Extrait du texte:
______________________________

M. Jean-Noël Carpentier. Je n’ai pas dit cela, madame la présidente.

Mme la présidente Catherine Lemorton. Je suis dans mon rôle en rappelant l’état actuel de la loi.

M. Jean-Noël Carpentier. Mais vous déformez mes propos !

Mme Chaynesse Khirouni. Nous sommes tous d’accord pour réaffirmer la place que doit tenir le dialogue social. La CGT a toutefois soulevé un problème fondamental : il semble que les négociations s’engagent toujours sur la base des propositions du MEDEF ; ne faudrait-il pas revenir sur ce point ?

En matière de sécurisation des parcours professionnels, il existe déjà des dispositifs de financement de la formation, mais ils ne fonctionnent pas bien ; et cela fait une bonne vingtaine d’années que l’on parle de gestion prévisionnelle des emplois et des compétences (GPEC), sans que les entreprises la mettent vraiment en place. En quoi l’accord, et la loi, permettront-ils d’avancer sur ces points ?

M. Fernand Siré. L’accord prévoit que tous les salariés disposent d’une assurance complémentaire : ce contrat global supprimera des contrats existants. Il faudra, pour mettre en œuvre cette disposition, des appels d’offres, auxquels tous les Européens pourront concourir : certains organismes étrangers risquent donc d’être choisis. De plus, il faudra prendre en considération les changements d’entreprise, les personnes déjà retraitées… Cela ne risque-t-il pas d’aboutir à créer des problèmes d’emploi dans le secteur des assurances et des mutuelles ? Combien de licenciements y aura-t-il ?

Mme Joëlle Huillier. Aujourd’hui, des accords collectifs en matière de mutuelle santé sont déjà possibles, et ils sont moins onéreux que les contrats individuels. Avez-vous envisagé le cas des retraités qui bénéficient de ces accords de groupe ? Pourront-ils continuer de bénéficier du même régime complémentaire dans des conditions privilégiées, même sans participation de l’employeur ?

Mme Isabelle Le Callennec. Nous avons salué cet accord et le discours très responsable des organisations syndicales signataires.

En matière de contrats, le modèle idéal demeure le CDI – qui, et il faudrait faire œuvre de pédagogie sur ce point, n’est toutefois pas un contrat à vie. Avez-vous débattu d’un contrat unique, ce qui serait plus simple et plus lisible ?

Les DIRECCTE détiendront un pouvoir important ; or, on sait que la définition du motif économique est souvent un sujet d’affrontements. Ce poids qui leur est accordé vous rassure-t-il, ou au contraire vous inquiète-t-il ? Ne risque-t-on pas de créer de fortes disparités régionales ?

Sur les droits rechargeables et sur le compte personnel de formation, par pitié, pensez aux petites et aux très petites entreprises : faites simple et lisible, ne multipliez pas les dispositifs !

Comment sera-t-il possible de mettre en place les droits rechargeables sans creuser le déficit de l’UNEDIC ?

M. Gérard Sébaoun. L’accord définit un « panier de soins », quand le projet de loi renvoie cette définition à un décret. Comment comprenez-vous cette différence ?

______________________________

Objectif: Dans l'extrait du texte ci-dessus, relevez le nom de chaque personne qui prend la parole, en ne mentionnant chacune qu'une seule fois.

______________________________

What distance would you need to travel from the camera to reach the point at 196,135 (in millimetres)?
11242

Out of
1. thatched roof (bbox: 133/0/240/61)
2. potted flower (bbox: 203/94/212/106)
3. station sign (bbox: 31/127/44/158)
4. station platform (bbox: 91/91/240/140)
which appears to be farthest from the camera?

______________________________

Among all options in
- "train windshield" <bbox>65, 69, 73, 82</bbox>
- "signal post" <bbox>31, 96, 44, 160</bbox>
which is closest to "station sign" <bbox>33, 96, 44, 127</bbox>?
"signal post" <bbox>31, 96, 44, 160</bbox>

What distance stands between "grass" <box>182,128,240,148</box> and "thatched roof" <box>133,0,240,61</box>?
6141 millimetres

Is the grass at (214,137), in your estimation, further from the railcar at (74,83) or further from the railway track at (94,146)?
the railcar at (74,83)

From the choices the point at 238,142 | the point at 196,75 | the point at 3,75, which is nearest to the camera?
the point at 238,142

______________________________

Corrigé:
- M. Jean-Noël Carpentier
- Mme Catherine Lemorton
- Mme Chaynesse Khirouni
- M. Fernand Siré
- Mme Joëlle Huillier
- Mme Isabelle Le Callennec
- M. Gérard Sébaoun